WHAT NEEDS TO BE DONE: Scan the records below for the line with "body_size: 1701" and the line with "<!-- Header -->". Repeat those two lines and every line between them exactly, and nothing else.

Stored data:
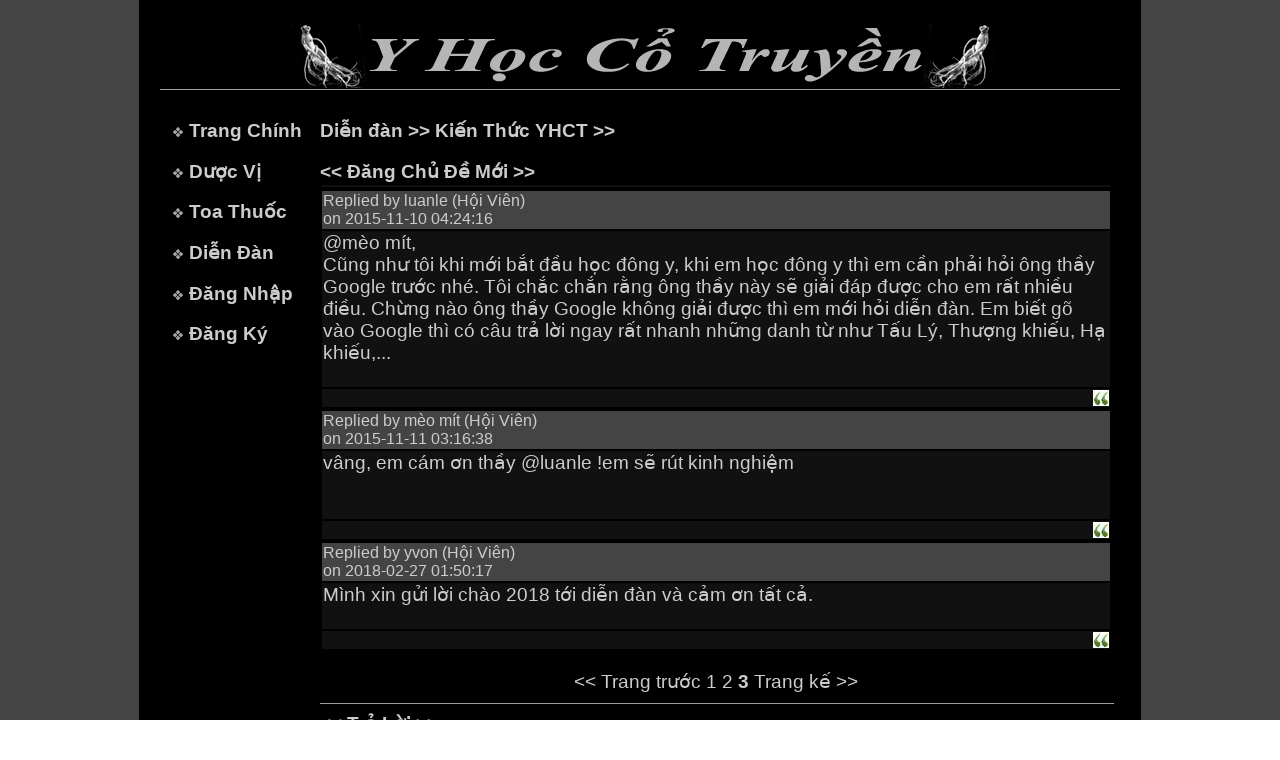

--- FILE ---
content_type: text/html; charset=ISO-8859-1
request_url: https://yhoccotruyen.org/ViewTopic.jsp?tid=3801&fid=6&Page=3&trp=23&ttp=82
body_size: 1701
content:








<html>
<head>
<title>www.yhoccotruyen.org - Di&#7877;n &#272;&#224;n Y H&#7885;c C&#7893; Truy&#7873;n</title>
<LINK href="style.css" type="text/css" rel="stylesheet">
<script src="http://ajax.googleapis.com/ajax/libs/jquery/1.9.1/jquery.min.js"></script>
<script src="js/jquery.scrollToTop.min.js"></script>
<script type="text/javascript">
   $(function() {
     $("#toTop").scrollToTop(1000);
   });
</script>
<script src="http://ajax.googleapis.com/ajax/libs/jquery/1.9.1/jquery.min.js"></script>
<script src="js/jquery.scrollToTop.min.js"></script>
<script type="text/javascript">
   $(function() {
     $("#toTop").scrollToTop(1000);
   });
</script>
<script Language="JavaScript">
<!--
function validate(Form)
{
  if (Form.Content.value == "")
  {
    alert("Please do not post blank reply.");
    Form.Content.focus();
    return (false);
  }

  return true;
}
//-->
</script>
</head>
<body topmargin="0" leftmargin="0" rightmargin="0">
<a href="#top" id="toTop"></a>
<table bgcolor="#000000" border="0" cellspacing="0" width="100%">
<tr>
   <td bgcolor="#444444"></td>
   <td align="center" width="1000">
   <!-- Start header -->
   	<!-- Header -->
	<table border=0 cellspacing=0 width=900>
	<tr>
	   <td align=center><br><img src="images/banner.gif"><p></td>
	</tr>
	</table>
	<!-- End header -->

   <!-- End header -->
	<img src="images/greydot.jpg" width="960" height="1"><br>&nbsp;
	<table border="0" cellspacing="0" cellpadding="8" width="960" height="250">
	<tr>
	   <!-- Start left menu -->
	   <td width="140" valign="top">
	   
	             &nbsp;<img src="images/bullet.jpg"> <a href="/index.jsp" class=menu>Trang Ch&#237;nh</a><p>
	    &nbsp;<img src="images/bullet.jpg"> <a href="/DuocVi.jsp?st=A" class=menu>D&#432;&#7907;c V&#7883</a><p>
	    &nbsp;<img src="images/bullet.jpg"> <a href="/ToaThuoc.jsp?st=A" class=menu>Toa Thu&#7889;c</a><p>
	    &nbsp;<img src="images/bullet.jpg"> <a href="/Forums.jsp" class=menu>Di&#7877;n &#272;&#224;n</a><p>
	    &nbsp;<img src="images/bullet.jpg"> <a href="/Loginfm.jsp" class=menu>&#272;&#259;ng Nh&#7853;p</a><p>
	    &nbsp;<img src="images/bullet.jpg"> <a href="/NoiQuy.jsp" class=menu>&#272;&#259;ng K&#253;</a><p>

EXERCISE RESPONSE:
body_size: 1701
content:








<html>
<head>
<title>www.yhoccotruyen.org - Di&#7877;n &#272;&#224;n Y H&#7885;c C&#7893; Truy&#7873;n</title>
<LINK href="style.css" type="text/css" rel="stylesheet">
<script src="http://ajax.googleapis.com/ajax/libs/jquery/1.9.1/jquery.min.js"></script>
<script src="js/jquery.scrollToTop.min.js"></script>
<script type="text/javascript">
   $(function() {
     $("#toTop").scrollToTop(1000);
   });
</script>
<script src="http://ajax.googleapis.com/ajax/libs/jquery/1.9.1/jquery.min.js"></script>
<script src="js/jquery.scrollToTop.min.js"></script>
<script type="text/javascript">
   $(function() {
     $("#toTop").scrollToTop(1000);
   });
</script>
<script Language="JavaScript">
<!--
function validate(Form)
{
  if (Form.Content.value == "")
  {
    alert("Please do not post blank reply.");
    Form.Content.focus();
    return (false);
  }

  return true;
}
//-->
</script>
</head>
<body topmargin="0" leftmargin="0" rightmargin="0">
<a href="#top" id="toTop"></a>
<table bgcolor="#000000" border="0" cellspacing="0" width="100%">
<tr>
   <td bgcolor="#444444"></td>
   <td align="center" width="1000">
   <!-- Start header -->
   	<!-- Header -->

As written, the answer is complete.